(Stored items)
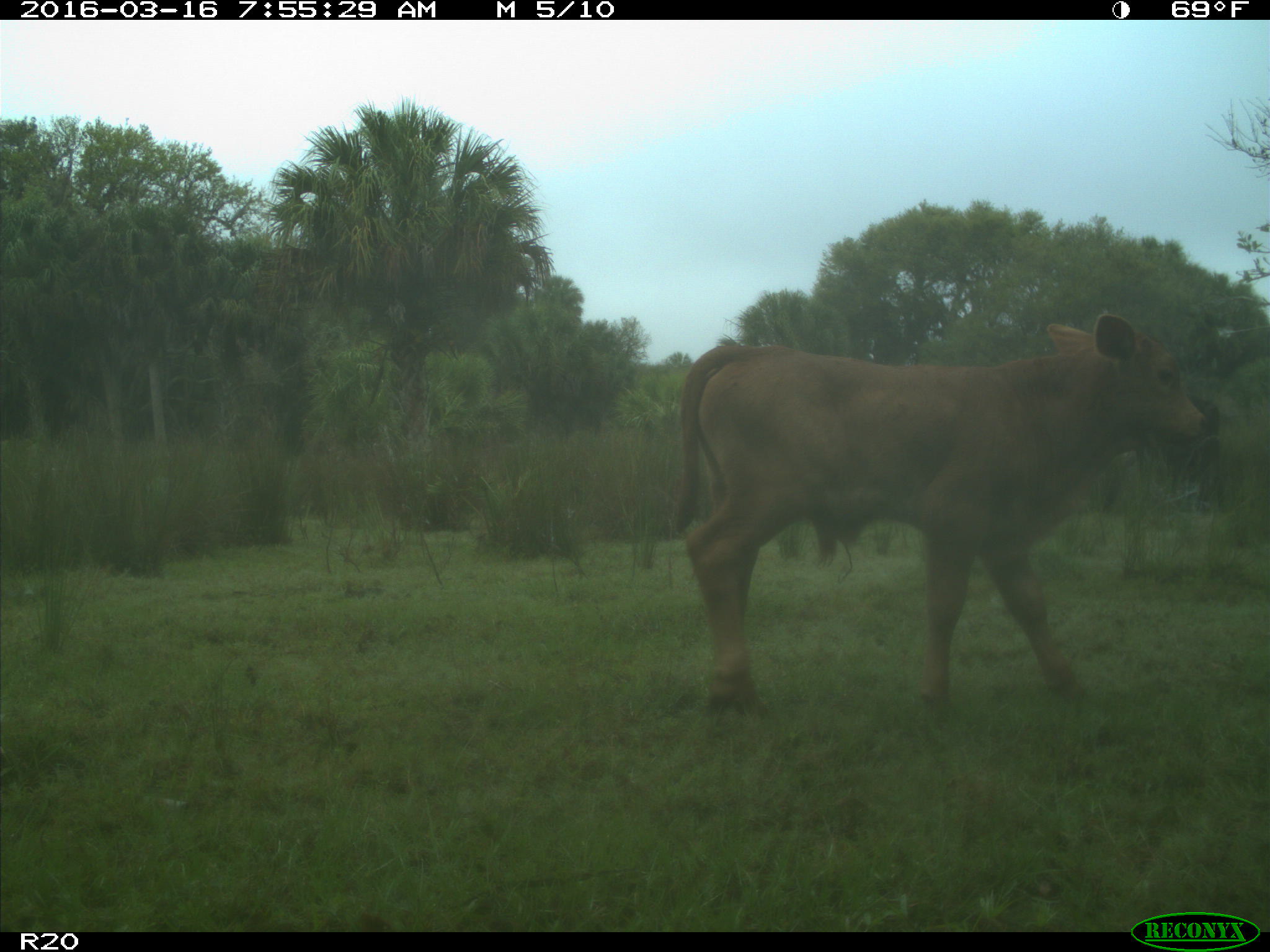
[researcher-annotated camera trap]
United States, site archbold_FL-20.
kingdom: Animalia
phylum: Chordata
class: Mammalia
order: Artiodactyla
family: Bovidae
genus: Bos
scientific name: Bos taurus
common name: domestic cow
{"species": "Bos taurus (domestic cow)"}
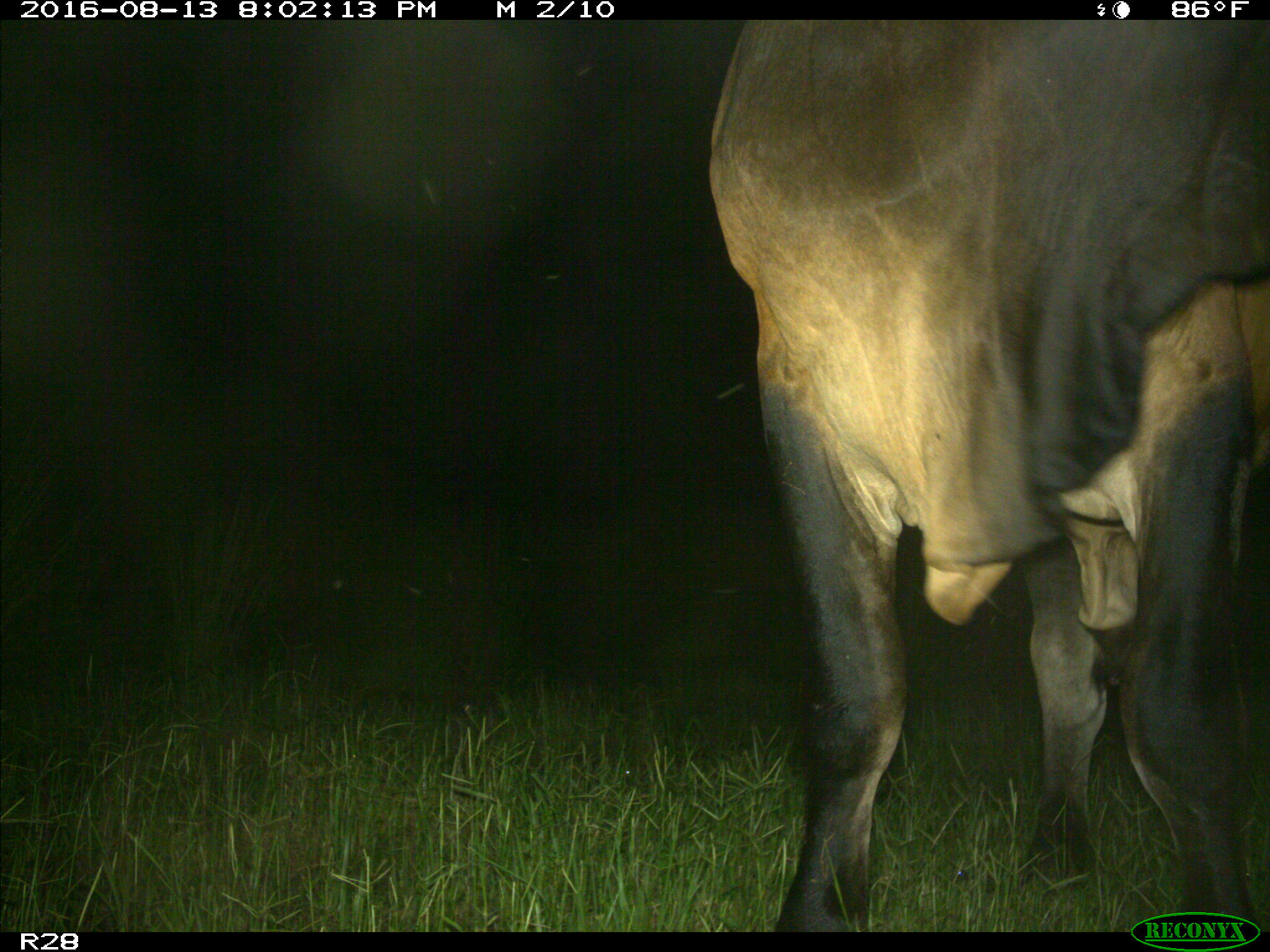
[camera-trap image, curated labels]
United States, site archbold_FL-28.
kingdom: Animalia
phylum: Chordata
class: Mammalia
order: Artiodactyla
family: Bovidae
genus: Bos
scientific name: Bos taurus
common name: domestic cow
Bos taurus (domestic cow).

--

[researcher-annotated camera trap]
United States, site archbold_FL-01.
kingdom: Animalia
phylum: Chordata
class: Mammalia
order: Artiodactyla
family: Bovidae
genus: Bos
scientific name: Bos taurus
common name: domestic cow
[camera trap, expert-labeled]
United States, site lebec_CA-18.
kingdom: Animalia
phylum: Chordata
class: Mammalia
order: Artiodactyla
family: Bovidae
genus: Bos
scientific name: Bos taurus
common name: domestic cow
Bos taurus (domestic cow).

...

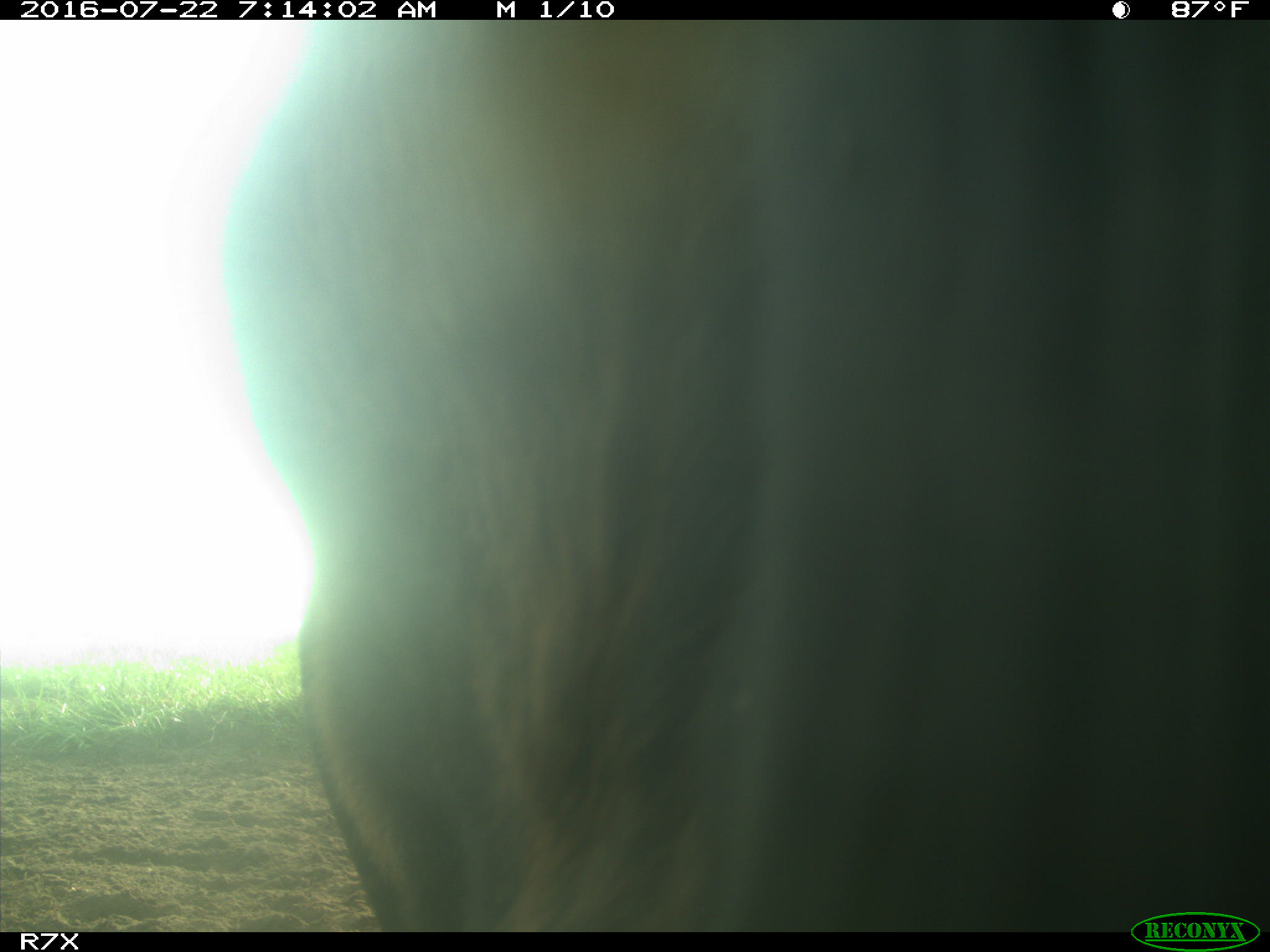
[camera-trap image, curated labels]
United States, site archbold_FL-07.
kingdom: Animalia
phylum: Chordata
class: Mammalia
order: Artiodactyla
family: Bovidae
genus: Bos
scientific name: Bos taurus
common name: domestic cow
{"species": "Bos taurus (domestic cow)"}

> [Work item] If a line in the records contains "United", report it.

> [Expected answer]
United States, site archbold_FL-20.
United States, site archbold_FL-28.
United States, site archbold_FL-01.
United States, site lebec_CA-18.
United States, site archbold_FL-07.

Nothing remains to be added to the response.